A 35-year-old woman undergoes liquid-based cytology (LBC) as part of a cervical cancer screening programme. Her report returns: 'Negative for Intraepithelial Lesion or Malignancy; TZ type 3; no endocervical/metaplastic cells present.' What is the most appropriate next step?

A Repeat LBC in 3 years as per routine recall
B Refer urgently for colposcopy
C Repeat LBC with concurrent HPV testing within 3 months
D Review clinical context: if TZ is not visualisable (type 3 = fully endocervical), endocervical brushing should be added at repeat sampling

Correct. A TZ type 3 transformation zone is located entirely within the endocervical canal and is not visible on speculum examination. The absence of endocervical/metaplastic cells indicates the TZ was not sampled. A Cytobrush is added to the Ayre's spatula at repeat sampling to ensure endocervical cells are collected.

TZ type 3 (fully endocervical) with absent endocervical cells = transformation zone not sampled. A Cytobrush must be added at repeat. This is distinct from an 'unsatisfactory' smear but represents a significant sampling limitation.

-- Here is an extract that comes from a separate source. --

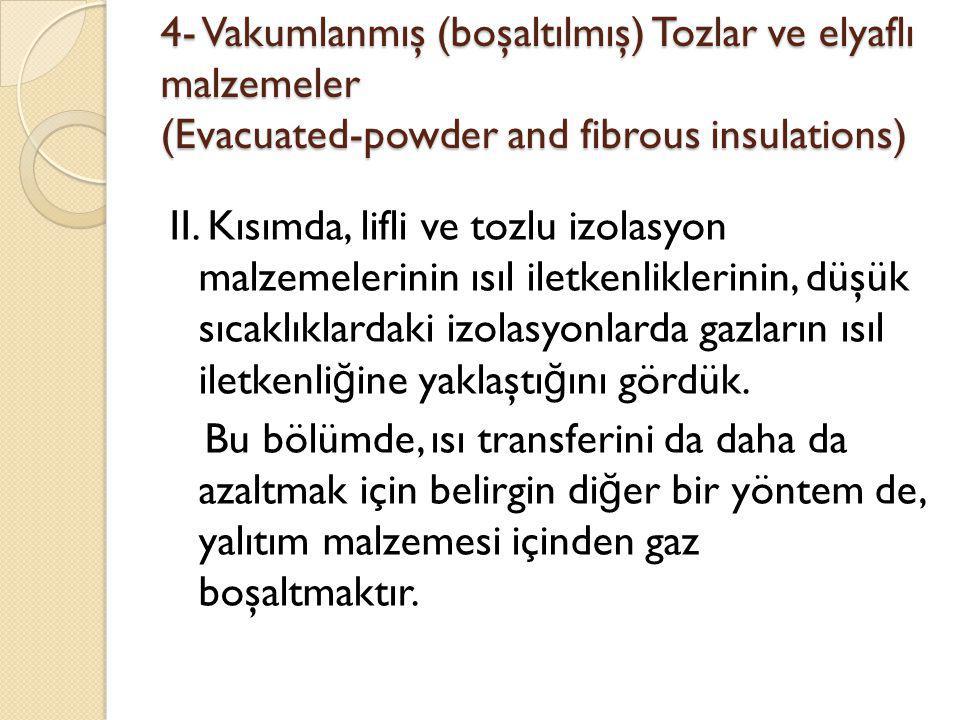 4- Vakumlanmış (boşaltılmış) Tozlar ve elyaflı malzemeler (Evacuated-powder and fibrous insulations)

The critical issue here is TZ type 3 with absent endocervical cells — the transformation zone was not sampled. This is not a 'negative' smear in the clinically reassuring sense; it is an inadequate sample for the relevant at-risk zone. Colposcopy is not warranted for a negative cytology; routine recall ignores the sampling gap. Endocervical brushing must be added at repeat.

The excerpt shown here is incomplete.